Text provided:
──────────
Jeunesse Sportive Kairouanaise
- Full name: Jeunesse Sportive Kairouanaise
- Nicknames: Chabiba, JSK
- Founded: 10 October 1942; 83 years ago
- Ground: Stade Hamda Laouani
- Capacity: 5,000
- Coordinates: 35.68595379990378, 10.073373963740867
- Chairman: Chokri Rahmani
- Manager: Lotfi Kadri
- League: Tunisian Ligue Professionnelle 2
- 2025–26: 14th
| Home colours | Away colours |

= JS Kairouan =

Tunisian association football club

Jeunesse Sportive Kairouanaise (الشبيبة الرياضية القيروانية), known as JS Kairouan, Chabiba or simply JSK, is a Tunisian football club based in Kairouan. Founded in 1942, the club is one of the historic football clubs of central Tunisia and its colours are green and white.

Their home stadium, Stade Hamda Laouani, has a capacity of 5,000 spectators. The stadium is named after Hamda Laouani, a prominent figure in the club's history who served as president and was closely associated with the club's rise to the national elite and its 1977 championship. The stadium has been the principal home of JSK throughout its modern history and has hosted numerous important domestic fixtures.

The club is currently playing in the Tunisian Ligue Professionnelle 2.
──────────
Raw data:
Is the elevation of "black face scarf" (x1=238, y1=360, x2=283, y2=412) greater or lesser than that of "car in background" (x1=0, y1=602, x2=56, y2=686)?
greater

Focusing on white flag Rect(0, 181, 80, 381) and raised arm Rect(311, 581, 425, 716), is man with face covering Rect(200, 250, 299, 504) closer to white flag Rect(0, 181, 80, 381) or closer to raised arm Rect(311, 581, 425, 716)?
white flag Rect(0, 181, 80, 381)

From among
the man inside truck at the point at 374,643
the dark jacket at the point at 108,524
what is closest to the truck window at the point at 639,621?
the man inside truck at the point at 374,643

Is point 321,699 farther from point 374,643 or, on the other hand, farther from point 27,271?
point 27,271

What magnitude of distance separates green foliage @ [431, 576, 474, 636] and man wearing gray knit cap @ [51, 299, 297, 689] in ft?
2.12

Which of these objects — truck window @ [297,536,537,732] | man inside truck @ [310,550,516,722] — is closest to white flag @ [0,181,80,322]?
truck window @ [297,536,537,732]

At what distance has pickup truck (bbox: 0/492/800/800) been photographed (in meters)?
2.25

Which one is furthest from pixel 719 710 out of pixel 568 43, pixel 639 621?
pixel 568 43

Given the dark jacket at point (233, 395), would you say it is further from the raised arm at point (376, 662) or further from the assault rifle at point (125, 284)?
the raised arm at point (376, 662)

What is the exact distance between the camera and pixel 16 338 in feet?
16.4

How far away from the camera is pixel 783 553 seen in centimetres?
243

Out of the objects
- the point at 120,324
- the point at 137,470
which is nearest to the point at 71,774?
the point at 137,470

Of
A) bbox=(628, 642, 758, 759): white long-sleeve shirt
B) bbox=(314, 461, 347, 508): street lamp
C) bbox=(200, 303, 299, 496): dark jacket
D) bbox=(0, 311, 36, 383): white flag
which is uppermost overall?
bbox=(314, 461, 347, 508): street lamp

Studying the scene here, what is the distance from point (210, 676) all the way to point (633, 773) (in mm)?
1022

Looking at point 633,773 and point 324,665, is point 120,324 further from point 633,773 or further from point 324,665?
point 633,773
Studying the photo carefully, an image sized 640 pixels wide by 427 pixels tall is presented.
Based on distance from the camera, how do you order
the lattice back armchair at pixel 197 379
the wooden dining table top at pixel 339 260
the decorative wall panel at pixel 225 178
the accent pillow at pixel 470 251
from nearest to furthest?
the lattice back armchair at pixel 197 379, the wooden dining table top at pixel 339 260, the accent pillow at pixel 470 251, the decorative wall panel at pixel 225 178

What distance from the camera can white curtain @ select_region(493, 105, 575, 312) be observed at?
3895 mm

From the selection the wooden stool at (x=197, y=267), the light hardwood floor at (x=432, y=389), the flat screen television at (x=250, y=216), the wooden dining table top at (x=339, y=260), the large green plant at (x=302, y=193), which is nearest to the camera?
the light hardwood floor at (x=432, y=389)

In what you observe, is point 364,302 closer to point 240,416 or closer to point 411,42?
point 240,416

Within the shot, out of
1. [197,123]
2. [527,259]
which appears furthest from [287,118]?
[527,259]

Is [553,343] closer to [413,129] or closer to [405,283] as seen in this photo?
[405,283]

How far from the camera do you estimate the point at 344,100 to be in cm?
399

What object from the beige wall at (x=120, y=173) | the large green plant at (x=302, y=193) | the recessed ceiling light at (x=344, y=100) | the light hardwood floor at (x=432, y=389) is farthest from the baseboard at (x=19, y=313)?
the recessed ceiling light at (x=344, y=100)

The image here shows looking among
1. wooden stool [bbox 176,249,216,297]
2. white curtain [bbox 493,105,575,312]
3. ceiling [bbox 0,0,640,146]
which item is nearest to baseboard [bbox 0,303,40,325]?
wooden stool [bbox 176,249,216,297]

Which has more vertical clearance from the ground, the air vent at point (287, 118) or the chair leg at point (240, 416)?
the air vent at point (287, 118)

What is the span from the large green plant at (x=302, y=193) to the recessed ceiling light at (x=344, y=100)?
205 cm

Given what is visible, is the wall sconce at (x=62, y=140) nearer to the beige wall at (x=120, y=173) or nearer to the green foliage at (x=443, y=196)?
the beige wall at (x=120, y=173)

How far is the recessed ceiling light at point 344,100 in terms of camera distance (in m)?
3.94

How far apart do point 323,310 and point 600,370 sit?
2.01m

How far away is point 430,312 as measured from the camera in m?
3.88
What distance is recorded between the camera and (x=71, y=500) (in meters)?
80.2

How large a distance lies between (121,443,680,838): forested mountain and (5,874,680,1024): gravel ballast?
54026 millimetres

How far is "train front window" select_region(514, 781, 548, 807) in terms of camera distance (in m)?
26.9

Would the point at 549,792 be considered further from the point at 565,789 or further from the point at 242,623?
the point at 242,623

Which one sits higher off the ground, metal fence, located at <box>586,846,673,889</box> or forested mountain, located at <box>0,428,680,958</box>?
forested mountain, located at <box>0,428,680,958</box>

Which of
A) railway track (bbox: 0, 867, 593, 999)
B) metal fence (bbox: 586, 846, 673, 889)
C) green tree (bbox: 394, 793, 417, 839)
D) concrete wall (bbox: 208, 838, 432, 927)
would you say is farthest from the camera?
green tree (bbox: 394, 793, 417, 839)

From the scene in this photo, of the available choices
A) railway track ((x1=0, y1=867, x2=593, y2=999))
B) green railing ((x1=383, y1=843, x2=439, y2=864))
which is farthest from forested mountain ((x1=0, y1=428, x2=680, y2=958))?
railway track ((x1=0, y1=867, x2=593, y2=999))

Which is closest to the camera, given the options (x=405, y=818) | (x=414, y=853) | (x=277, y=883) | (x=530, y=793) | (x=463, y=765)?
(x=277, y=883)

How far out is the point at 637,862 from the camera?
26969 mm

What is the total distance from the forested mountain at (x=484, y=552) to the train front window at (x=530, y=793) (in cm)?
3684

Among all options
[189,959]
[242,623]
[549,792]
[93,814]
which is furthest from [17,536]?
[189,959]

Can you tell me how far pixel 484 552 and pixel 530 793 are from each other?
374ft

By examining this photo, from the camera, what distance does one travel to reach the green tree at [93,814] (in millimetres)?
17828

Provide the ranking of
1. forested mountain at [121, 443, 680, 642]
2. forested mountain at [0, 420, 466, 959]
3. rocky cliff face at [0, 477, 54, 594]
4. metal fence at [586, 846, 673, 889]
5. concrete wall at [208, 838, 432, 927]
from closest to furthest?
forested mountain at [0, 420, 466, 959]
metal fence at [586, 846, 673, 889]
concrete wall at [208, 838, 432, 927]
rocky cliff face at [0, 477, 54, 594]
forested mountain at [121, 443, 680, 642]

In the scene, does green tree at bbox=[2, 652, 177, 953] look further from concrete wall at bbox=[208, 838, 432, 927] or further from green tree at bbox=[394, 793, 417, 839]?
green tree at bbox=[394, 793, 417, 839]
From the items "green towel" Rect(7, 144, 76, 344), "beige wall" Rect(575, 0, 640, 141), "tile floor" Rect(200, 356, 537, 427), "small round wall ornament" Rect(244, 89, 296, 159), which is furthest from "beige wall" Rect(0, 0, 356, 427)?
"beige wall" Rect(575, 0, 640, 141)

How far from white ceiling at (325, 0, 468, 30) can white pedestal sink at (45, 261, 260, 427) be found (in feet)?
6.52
──────────
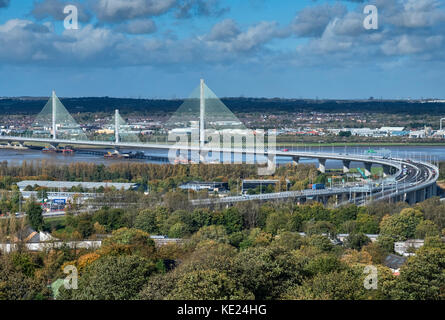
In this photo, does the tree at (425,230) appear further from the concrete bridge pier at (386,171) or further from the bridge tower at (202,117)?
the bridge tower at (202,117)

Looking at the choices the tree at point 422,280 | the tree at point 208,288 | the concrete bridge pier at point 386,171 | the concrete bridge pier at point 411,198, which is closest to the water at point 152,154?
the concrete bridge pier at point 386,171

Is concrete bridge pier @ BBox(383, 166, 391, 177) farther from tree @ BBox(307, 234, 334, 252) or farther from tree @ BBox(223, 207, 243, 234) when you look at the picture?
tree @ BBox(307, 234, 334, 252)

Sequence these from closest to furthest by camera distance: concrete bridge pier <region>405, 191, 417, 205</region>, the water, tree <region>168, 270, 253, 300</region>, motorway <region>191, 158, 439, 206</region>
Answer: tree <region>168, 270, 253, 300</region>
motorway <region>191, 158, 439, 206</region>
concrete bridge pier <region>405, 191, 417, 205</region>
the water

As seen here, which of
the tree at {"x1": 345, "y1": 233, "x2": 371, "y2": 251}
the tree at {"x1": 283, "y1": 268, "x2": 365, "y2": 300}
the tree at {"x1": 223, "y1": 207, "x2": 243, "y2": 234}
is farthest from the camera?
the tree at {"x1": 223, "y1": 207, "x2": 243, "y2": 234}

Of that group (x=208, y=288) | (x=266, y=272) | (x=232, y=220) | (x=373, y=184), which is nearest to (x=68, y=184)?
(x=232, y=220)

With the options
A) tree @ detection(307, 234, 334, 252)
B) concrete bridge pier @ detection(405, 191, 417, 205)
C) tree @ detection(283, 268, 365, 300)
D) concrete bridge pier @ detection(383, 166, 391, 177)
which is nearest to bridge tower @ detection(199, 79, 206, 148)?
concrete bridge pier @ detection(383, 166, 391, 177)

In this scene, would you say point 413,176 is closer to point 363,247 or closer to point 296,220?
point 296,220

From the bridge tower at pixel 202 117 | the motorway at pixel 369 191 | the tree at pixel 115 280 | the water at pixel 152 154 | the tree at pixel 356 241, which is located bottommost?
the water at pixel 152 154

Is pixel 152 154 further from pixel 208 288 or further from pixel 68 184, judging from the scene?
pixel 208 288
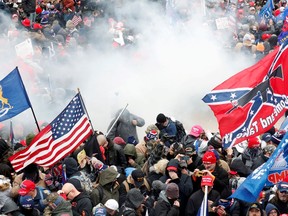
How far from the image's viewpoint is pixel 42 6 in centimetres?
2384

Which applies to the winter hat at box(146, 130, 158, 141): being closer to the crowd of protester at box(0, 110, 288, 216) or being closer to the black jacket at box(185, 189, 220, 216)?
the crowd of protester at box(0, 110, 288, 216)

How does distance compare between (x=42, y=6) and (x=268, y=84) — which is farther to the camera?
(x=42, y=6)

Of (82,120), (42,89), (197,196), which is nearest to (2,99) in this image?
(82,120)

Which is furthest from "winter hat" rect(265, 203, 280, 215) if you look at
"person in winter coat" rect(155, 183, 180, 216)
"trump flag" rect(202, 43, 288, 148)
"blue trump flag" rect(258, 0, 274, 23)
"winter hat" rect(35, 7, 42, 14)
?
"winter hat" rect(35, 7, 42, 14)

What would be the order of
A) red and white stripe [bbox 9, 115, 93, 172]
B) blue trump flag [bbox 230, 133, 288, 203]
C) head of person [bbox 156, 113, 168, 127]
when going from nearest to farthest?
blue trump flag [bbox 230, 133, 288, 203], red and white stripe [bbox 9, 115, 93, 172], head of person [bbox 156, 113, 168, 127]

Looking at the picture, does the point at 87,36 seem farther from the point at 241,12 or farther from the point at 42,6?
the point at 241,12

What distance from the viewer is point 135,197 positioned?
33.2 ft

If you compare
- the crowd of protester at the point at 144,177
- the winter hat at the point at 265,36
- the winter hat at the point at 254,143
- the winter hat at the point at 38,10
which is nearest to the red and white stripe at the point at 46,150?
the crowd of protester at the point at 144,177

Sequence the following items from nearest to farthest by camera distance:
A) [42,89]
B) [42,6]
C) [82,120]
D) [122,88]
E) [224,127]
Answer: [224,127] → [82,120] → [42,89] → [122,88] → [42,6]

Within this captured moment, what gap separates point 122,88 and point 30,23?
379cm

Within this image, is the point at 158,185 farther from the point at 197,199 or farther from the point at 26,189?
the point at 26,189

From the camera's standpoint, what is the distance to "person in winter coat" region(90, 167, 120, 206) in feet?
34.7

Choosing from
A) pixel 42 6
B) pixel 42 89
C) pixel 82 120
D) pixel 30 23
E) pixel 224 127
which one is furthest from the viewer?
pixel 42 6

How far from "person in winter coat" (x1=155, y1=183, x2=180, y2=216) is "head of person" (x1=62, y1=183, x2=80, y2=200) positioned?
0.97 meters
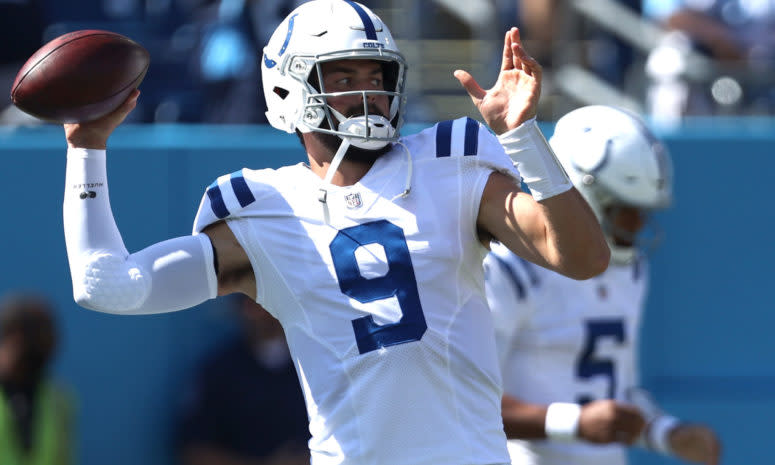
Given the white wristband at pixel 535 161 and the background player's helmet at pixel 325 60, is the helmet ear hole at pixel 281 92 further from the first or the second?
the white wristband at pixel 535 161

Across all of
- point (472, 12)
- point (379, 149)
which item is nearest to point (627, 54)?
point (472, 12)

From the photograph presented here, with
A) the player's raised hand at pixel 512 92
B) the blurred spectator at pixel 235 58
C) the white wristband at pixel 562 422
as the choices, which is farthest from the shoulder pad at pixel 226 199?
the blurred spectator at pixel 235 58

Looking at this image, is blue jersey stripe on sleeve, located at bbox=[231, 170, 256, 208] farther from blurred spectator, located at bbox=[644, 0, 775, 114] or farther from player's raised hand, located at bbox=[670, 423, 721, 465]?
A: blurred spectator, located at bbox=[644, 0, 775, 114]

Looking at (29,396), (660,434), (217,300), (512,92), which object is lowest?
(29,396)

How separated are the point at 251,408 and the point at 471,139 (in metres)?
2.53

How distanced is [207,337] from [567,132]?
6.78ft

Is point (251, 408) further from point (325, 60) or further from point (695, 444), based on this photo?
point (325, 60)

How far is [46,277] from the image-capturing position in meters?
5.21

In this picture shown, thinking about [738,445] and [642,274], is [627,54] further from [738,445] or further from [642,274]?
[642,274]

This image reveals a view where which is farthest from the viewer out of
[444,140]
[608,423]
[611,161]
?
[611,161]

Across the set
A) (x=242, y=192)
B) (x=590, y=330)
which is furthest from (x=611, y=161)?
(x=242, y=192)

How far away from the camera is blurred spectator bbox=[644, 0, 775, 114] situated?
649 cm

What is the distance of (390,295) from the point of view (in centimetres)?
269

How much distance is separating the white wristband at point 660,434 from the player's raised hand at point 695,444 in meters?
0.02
──────────
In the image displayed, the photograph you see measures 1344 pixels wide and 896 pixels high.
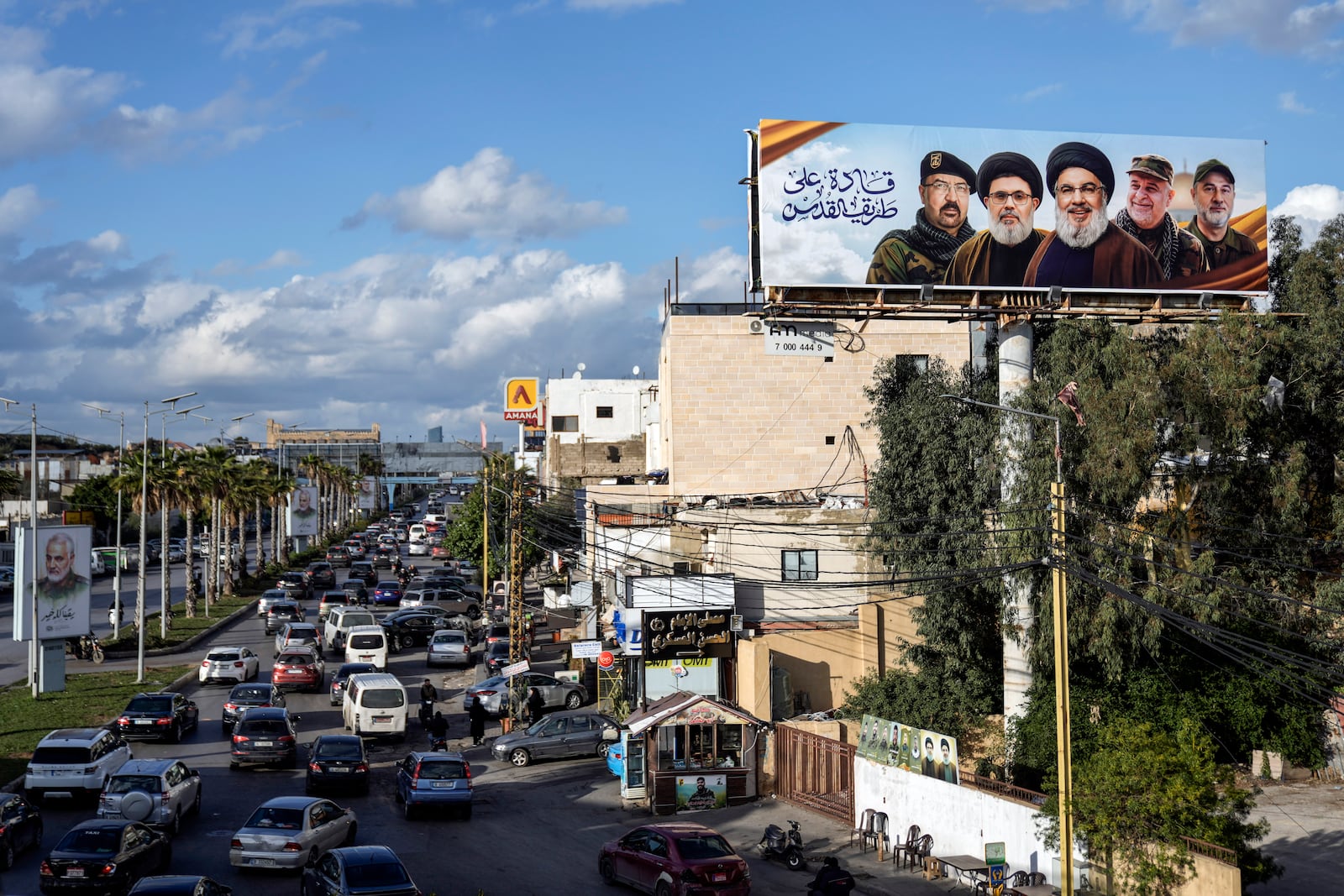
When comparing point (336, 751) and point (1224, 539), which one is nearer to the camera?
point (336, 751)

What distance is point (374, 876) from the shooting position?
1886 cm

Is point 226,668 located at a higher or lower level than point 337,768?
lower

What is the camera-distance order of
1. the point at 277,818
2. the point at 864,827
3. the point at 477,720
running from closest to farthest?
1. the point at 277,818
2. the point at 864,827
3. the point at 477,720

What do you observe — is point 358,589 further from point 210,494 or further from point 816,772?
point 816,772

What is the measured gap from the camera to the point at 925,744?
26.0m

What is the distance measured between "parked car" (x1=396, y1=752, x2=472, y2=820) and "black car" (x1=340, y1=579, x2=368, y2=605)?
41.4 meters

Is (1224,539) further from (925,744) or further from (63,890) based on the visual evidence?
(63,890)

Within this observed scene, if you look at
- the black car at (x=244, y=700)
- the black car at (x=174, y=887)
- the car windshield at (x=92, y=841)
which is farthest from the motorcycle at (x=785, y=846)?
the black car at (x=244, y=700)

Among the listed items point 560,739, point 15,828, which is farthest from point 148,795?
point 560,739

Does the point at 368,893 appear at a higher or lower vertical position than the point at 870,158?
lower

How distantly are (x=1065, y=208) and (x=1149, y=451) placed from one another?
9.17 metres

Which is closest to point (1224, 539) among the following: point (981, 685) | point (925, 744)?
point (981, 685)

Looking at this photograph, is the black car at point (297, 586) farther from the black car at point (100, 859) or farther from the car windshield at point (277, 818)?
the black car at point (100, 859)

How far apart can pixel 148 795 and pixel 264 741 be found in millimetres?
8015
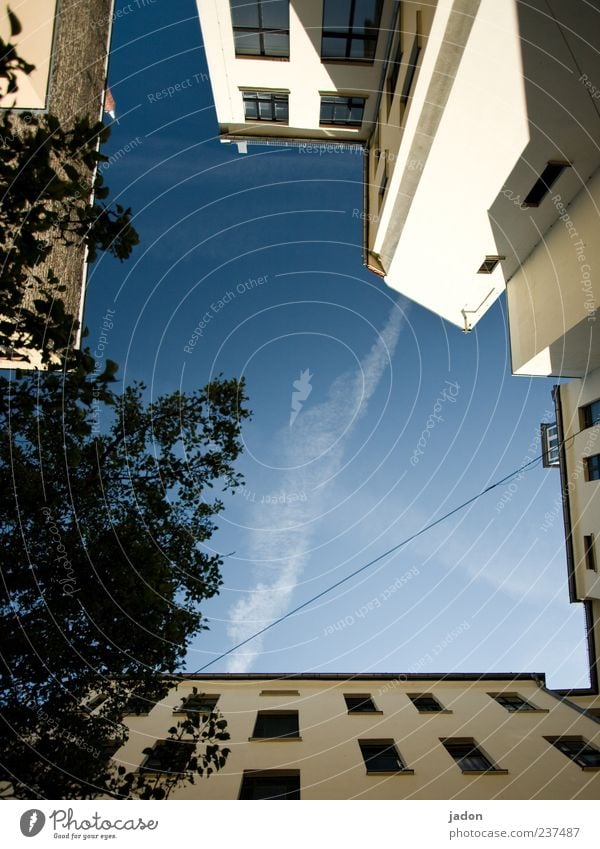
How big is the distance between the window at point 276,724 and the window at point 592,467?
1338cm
──────────
Problems:
1. What colors does the JS Kairouan text give for the club?
2. Write the next part of the JS Kairouan text, beginning after its final sentence.
You can ignore the rows.

Responses to the tasks:
1. Green and white.

2.
== History ==

=== Foundation and early years ===
The origins of organised football in Kairouan predate the foundation of JS Kairouan. The first known sports association in the city was the Stade Kairouanais, founded in 1920 on the initiative of René Solal. The club competed in the Central District and included both Tunisian and French players.

Following the dissolution of Stade Kairouanais in 1941, local sportsmen established the Jeunesse Sportive Kairouanaise the following year. The club was formally founded on 10 October 1942.

The first recorded executive committee was elected at the general assembly of 20 February 1943. Chedly Belhaj became the club's first president, with Zribi Tassi as vice-president and Salah Ben Jannet as general secretary.

During its early decades, JSK competed outside the national elite and made several unsuccessful attempts to reach the top division.

=== Rise to the national elite ===
JS Kairouan finally reached the national first division in 1972. The team subsequently established itself among the leading sides outside the traditional Tunisian football centres.

The club's breakthrough came during the 1976–77 season. Managed by Hamda Laouani and coached by Yugoslav Dragan Vasiljevic, JSK won the Tunisian championship for the first time in its history.

The championship-winning side was built around captain and midfield leader Khemaïs Laabidi and striker Moncef Ouada. Ouada finished the season as the league's leading scorer (18 goals). The title remains JS Kairouan's only Tunisian championship to date.

The championship established JSK as one of the most prominent football clubs from Tunisia's interior regions.

=== The 1990s ===
JSK remained a regular presence in the top division during the following decades. The club came particularly close to adding another major domestic honour during the 1990s.

In the 1992–93 season, JSK finished second in the Tunisian championship, its highest league finish since winning the title in 1977.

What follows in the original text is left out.